◆ INSTRUCTION
Render the rows below as a JSON list of strings, one string per row, skipping any blank lines and leaving out the pictures.
>>>
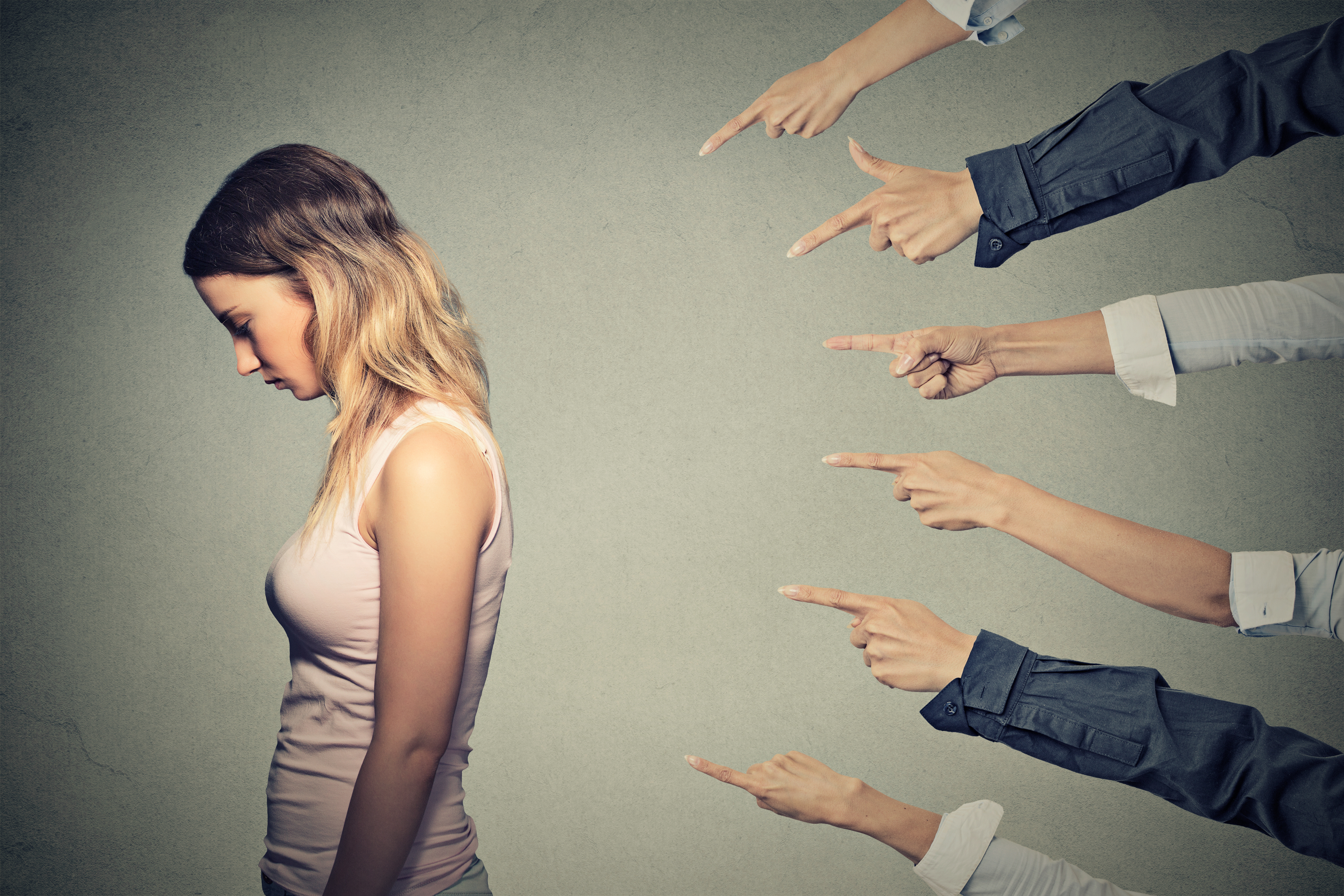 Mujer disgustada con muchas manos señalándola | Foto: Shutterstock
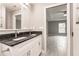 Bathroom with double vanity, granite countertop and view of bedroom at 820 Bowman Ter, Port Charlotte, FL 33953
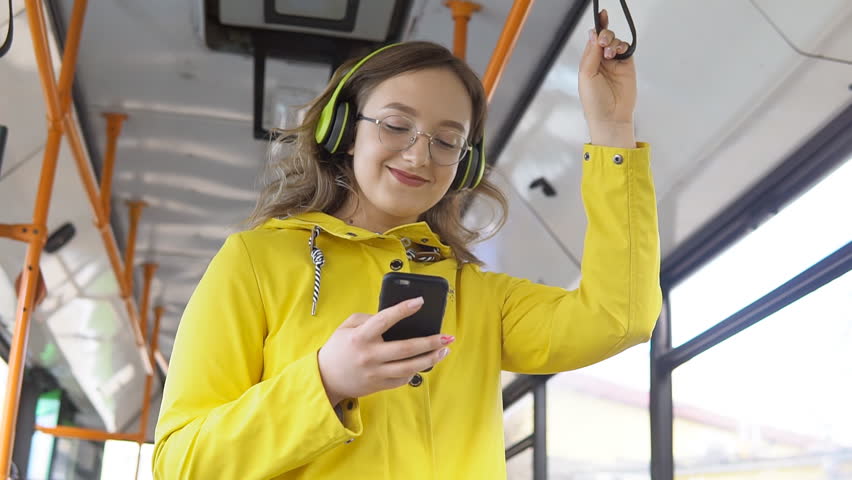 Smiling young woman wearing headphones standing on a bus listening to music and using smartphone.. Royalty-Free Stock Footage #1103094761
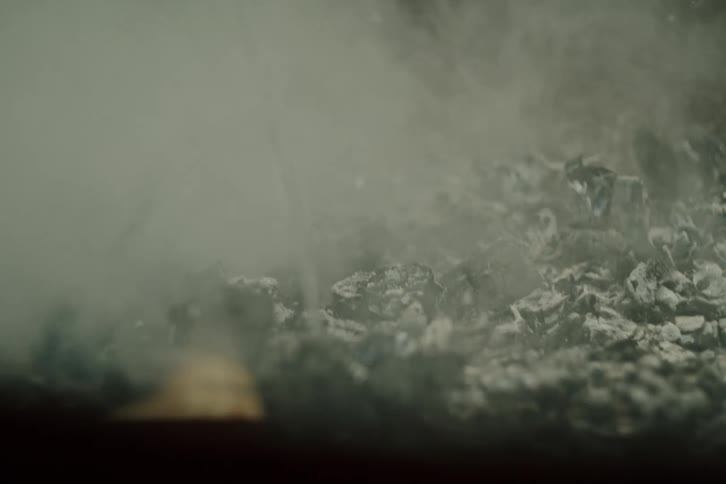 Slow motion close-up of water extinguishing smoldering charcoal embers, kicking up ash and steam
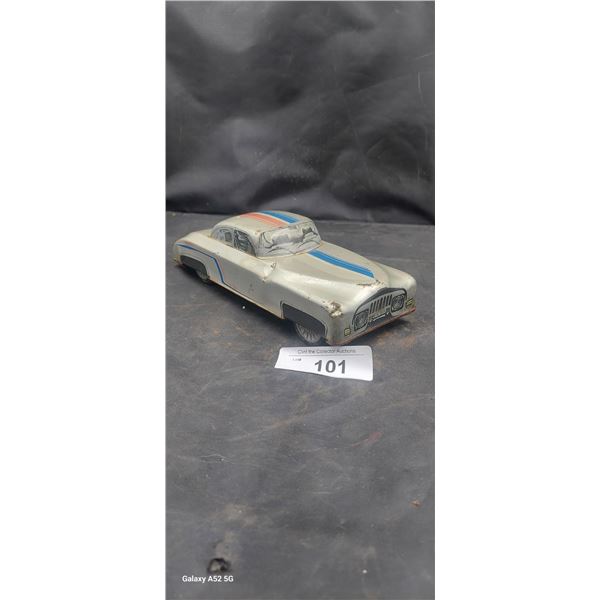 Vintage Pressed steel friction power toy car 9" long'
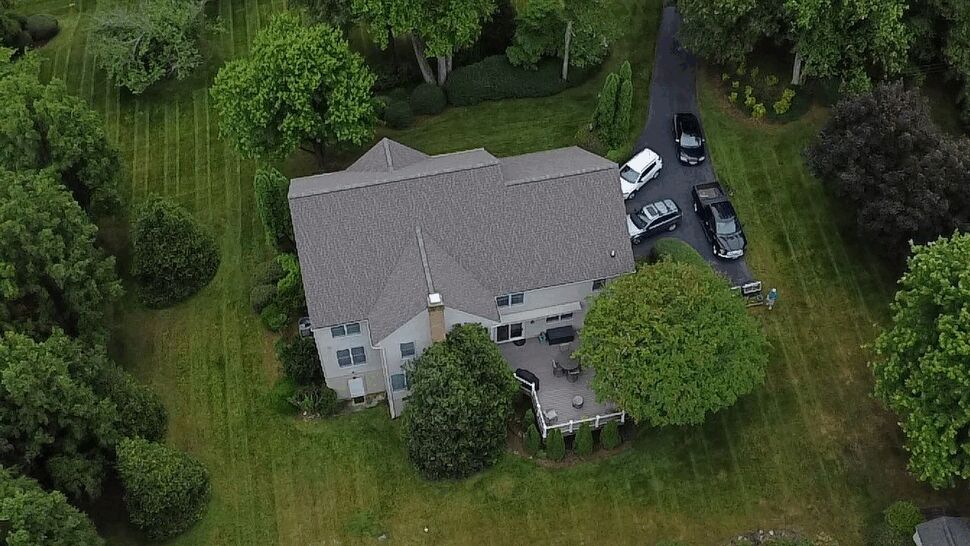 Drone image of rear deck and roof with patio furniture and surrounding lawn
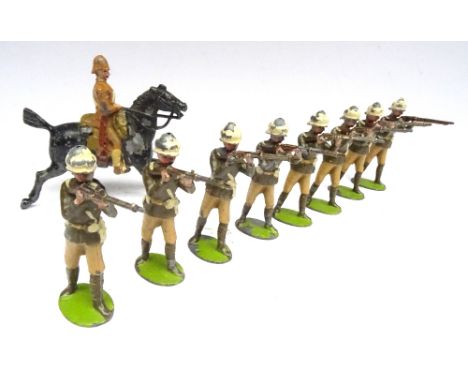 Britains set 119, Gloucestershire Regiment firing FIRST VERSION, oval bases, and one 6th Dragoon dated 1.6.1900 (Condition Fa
<<<
◆ TASK ANSWER
[
  " Mujer disgustada con muchas manos señalándola | Foto: Shutterstock",
  " Bathroom with double vanity, granite countertop and view of bedroom at 820 Bowman Ter, Port Charlotte, FL 33953",
  " Smiling young woman wearing headphones standing on a bus listening to music and using smartphone.. Royalty-Free Stock Footage #1103094761",
  " Slow motion close-up of water extinguishing smoldering charcoal embers, kicking up ash and steam",
  " Vintage Pressed steel friction power toy car 9\" long'",
  " Drone image of rear deck and roof with patio furniture and surrounding lawn",
  " Britains set 119, Gloucestershire Regiment firing FIRST VERSION, oval bases, and one 6th Dragoon dated 1.6.1900 (Condition Fa"
]